→ **The task**: List every line below that contains the string "instances", with case taken into account.

begin Input material

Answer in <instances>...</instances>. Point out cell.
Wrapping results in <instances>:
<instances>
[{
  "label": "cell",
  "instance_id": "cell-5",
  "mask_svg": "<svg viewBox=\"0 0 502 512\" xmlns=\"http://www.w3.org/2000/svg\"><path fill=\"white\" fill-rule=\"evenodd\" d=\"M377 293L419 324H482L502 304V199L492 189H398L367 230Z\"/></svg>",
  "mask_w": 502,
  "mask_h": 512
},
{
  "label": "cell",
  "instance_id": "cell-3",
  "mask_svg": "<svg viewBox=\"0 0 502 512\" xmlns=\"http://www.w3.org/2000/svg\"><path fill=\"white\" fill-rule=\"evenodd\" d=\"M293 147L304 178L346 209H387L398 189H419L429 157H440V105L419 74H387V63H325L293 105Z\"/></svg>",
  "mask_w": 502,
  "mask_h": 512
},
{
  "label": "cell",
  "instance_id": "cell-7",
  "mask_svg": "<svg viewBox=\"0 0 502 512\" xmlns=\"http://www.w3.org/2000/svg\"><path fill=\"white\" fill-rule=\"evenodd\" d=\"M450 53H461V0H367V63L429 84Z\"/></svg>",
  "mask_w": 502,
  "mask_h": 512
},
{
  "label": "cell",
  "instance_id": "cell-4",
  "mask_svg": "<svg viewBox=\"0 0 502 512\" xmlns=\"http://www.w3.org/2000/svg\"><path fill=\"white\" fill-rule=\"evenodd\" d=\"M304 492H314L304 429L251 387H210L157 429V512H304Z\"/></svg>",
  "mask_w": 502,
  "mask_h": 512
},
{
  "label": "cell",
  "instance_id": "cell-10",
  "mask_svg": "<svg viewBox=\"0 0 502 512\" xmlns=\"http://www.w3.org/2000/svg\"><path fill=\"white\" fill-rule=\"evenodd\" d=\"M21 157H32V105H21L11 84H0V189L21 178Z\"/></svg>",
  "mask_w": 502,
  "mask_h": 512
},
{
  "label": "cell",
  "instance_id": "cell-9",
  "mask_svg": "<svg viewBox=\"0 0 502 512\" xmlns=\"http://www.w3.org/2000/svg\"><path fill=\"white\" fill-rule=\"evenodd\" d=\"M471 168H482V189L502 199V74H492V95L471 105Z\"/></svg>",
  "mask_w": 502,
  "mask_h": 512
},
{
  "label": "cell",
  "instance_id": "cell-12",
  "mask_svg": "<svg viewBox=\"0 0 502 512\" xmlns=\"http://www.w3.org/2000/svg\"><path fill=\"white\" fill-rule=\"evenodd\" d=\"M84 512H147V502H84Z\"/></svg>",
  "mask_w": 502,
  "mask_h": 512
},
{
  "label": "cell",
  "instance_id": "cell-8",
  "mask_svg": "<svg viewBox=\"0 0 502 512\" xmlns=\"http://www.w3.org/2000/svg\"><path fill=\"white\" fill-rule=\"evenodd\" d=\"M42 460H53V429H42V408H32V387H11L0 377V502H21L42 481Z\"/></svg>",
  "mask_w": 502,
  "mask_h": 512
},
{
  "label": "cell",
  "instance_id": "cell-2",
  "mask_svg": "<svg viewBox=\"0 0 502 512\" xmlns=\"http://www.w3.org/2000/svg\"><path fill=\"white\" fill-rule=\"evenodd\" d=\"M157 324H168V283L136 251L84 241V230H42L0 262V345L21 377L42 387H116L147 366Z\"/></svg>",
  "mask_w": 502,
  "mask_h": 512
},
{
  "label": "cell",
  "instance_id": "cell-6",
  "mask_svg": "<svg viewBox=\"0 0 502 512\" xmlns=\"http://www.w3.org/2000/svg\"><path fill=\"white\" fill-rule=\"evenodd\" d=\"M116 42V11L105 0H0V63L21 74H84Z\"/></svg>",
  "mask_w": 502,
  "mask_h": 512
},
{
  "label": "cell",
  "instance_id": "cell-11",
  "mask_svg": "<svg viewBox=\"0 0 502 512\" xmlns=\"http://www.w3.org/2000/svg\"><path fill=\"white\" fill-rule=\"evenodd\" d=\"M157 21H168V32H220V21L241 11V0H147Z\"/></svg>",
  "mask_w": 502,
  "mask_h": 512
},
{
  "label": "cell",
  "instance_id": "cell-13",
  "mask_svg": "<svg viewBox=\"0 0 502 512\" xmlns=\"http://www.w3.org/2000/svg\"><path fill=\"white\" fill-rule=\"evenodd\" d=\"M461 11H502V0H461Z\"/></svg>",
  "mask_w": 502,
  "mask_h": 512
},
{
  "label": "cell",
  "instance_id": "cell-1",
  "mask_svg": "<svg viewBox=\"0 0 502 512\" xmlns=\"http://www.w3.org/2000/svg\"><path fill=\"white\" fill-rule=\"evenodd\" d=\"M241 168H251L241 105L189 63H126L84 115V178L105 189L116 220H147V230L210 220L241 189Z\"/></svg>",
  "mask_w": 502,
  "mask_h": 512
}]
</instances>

end Input material

→ **Final result**:
Answer in <instances>...</instances>. Point out cell.
Wrapping results in <instances>:
<instances>
</instances>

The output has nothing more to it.